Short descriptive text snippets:
===

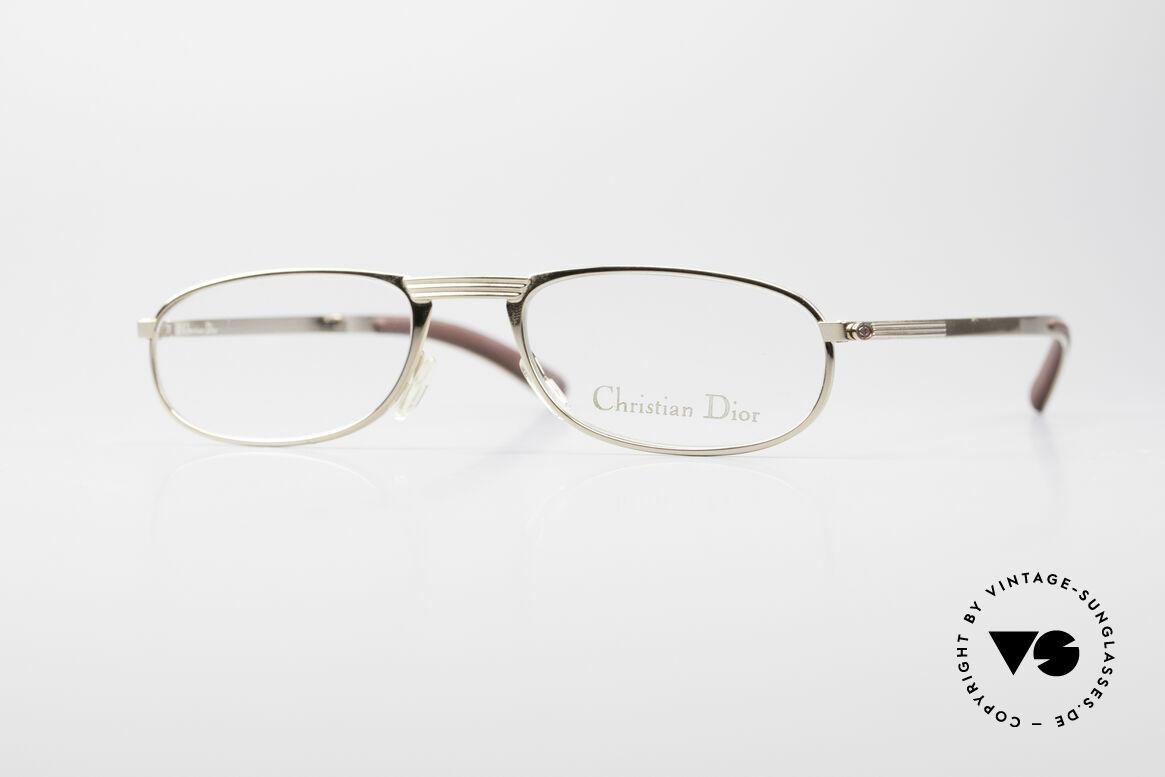 Christian Dior 2727 Vintage Designer Lesebrille, ausdrucksstarke vintage Designerbrille von Dior, Passend für Herren
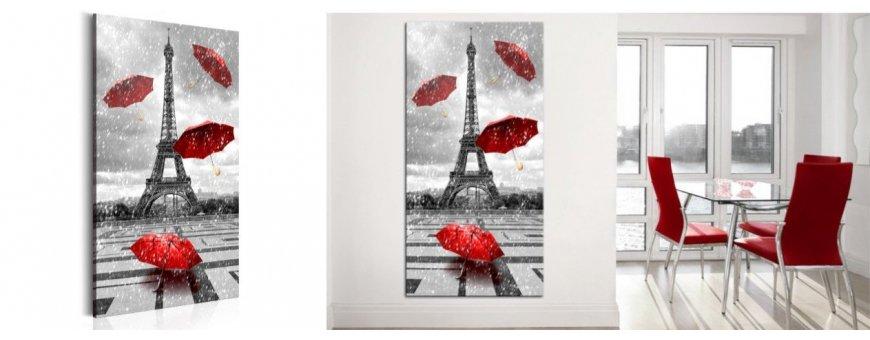 Sisustustaulut Pariisista, erilaiset modernit Paris Sisustustaulut, Canvas printtitaulut. Ilmainen toimitus ja maksa Klarna laskulla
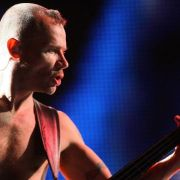 Bassist der Red Hot Chili Peppers schreibt seine Memoiren (Foto)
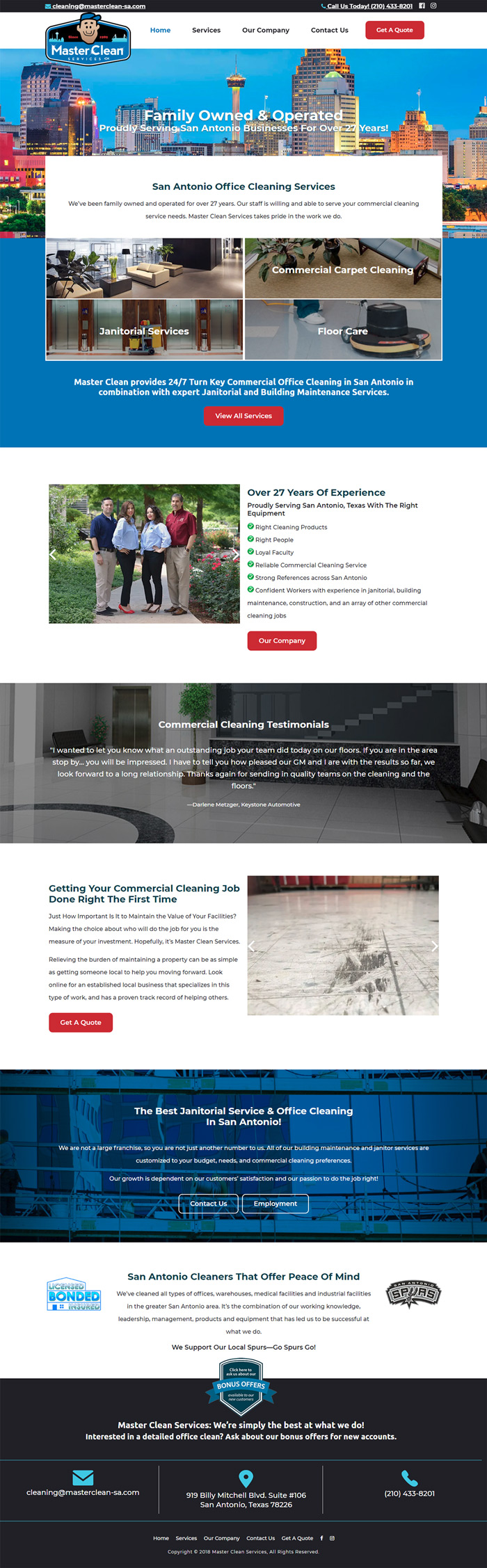 Master Clean Services website design San Antonio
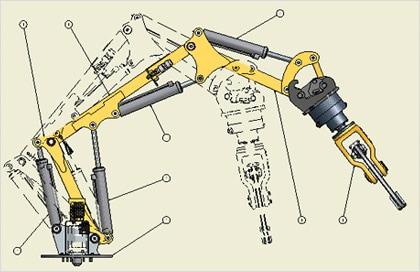 Autodesk The Gallery Brokk Remote Demolition Machine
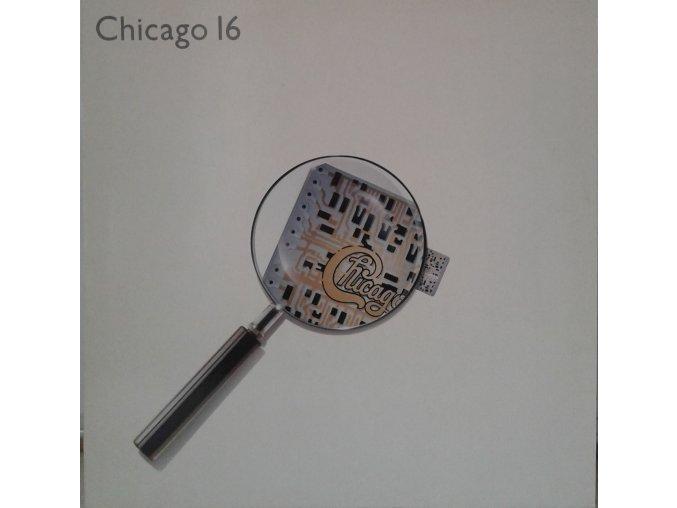 LP Chicago - Chicago  16, 1982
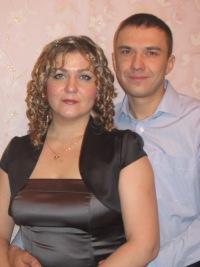 Самшорина Вера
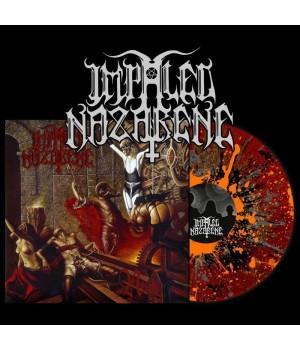 "Виниловая пластинка Impaled Nazarene ""The Awakening"" (1LP) Splatter"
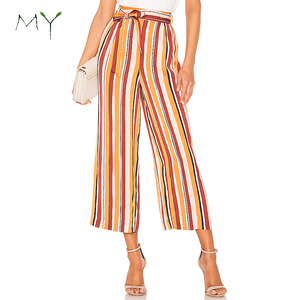 Womens Multicolor Stripped Wide Leg Cropped Pants with Tie Detail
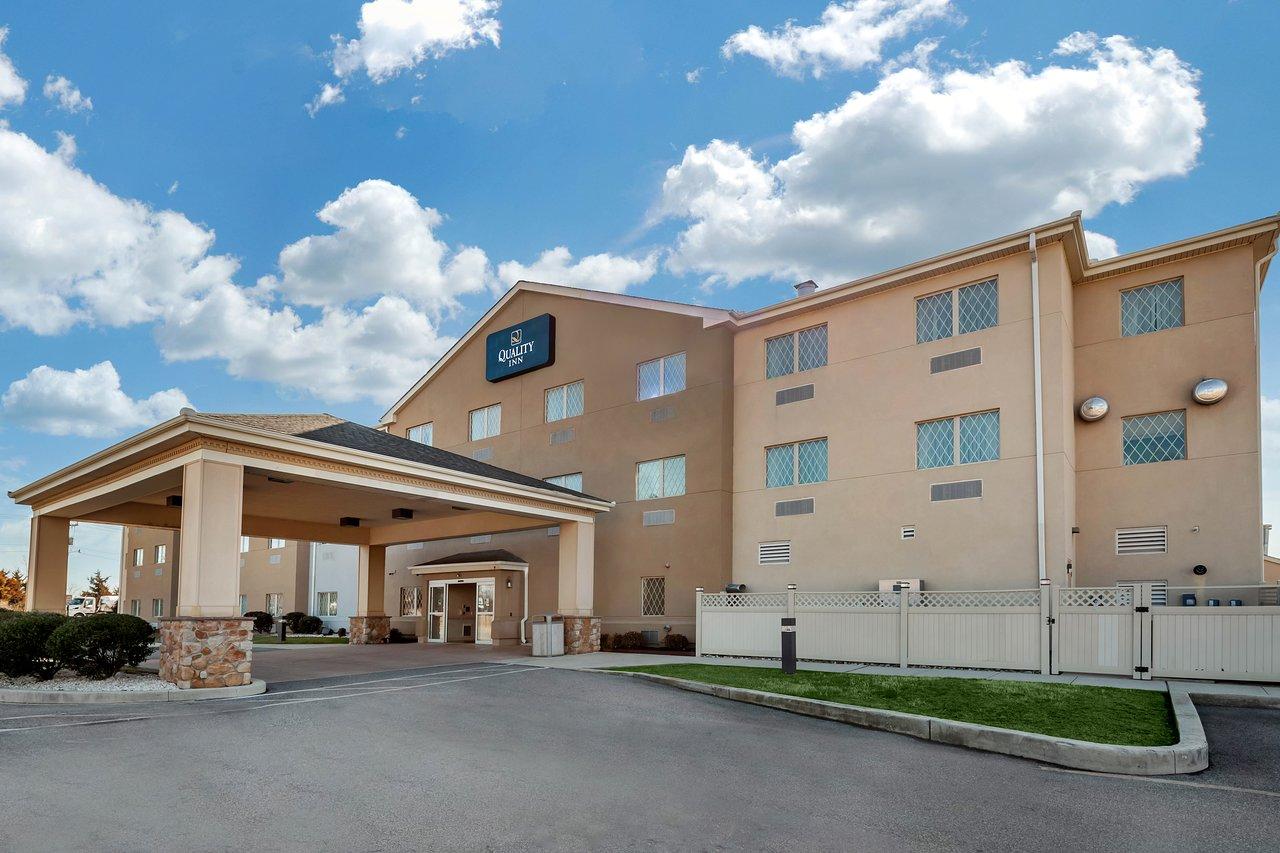 the best hotels in smyrna de for 2019 from 64 tripadvisor rh tripadvisor com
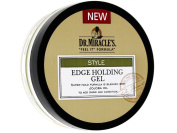 "Dr. Miracle's ""Feel It"" Formula Style Edge Holding Gel"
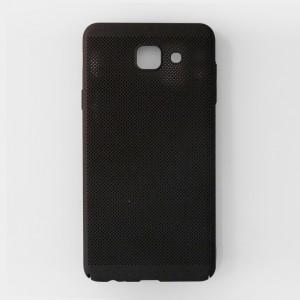Ốp lưng lưới Samsung Galaxy J7 Max chống nóng (Đen)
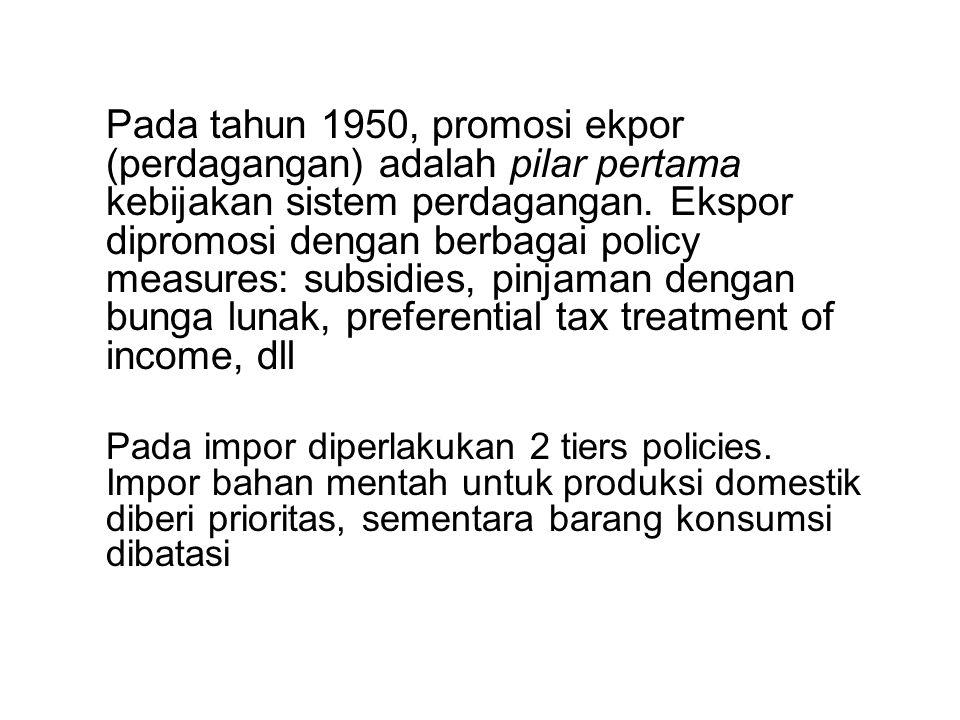 Pada tahun 1950, promosi ekpor (perdagangan) adalah pilar pertama kebijakan sistem perdagangan. Ekspor dipromosi dengan berbagai policy measures: subs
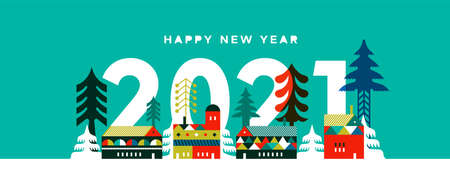 Happy New Year 2021 greeting card illustration, modern winter village in flat geometric scandinavian style with festive pine tree and christmas houses for event invitation or seasonal greetings. Vectores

===

DESCRIPTION OF THE TASK:
Word for word, copy the lines from the one with "Autodesk The Gallery" through the end of the entries above, and do not include any picture.

SOLUTION TO THE EXERCISE:
 Autodesk The Gallery Brokk Remote Demolition Machine
 LP Chicago - Chicago  16, 1982
 Самшорина Вера
 "Виниловая пластинка Impaled Nazarene ""The Awakening"" (1LP) Splatter"
 Womens Multicolor Stripped Wide Leg Cropped Pants with Tie Detail
 the best hotels in smyrna de for 2019 from 64 tripadvisor rh tripadvisor com
 "Dr. Miracle's ""Feel It"" Formula Style Edge Holding Gel"
Ốp lưng lưới Samsung Galaxy J7 Max chống nóng (Đen)
 Pada tahun 1950, promosi ekpor (perdagangan) adalah pilar pertama kebijakan sistem perdagangan. Ekspor dipromosi dengan berbagai policy measures: subs
 Happy New Year 2021 greeting card illustration, modern winter village in flat geometric scandinavian style with festive pine tree and christmas houses for event invitation or seasonal greetings. Vectores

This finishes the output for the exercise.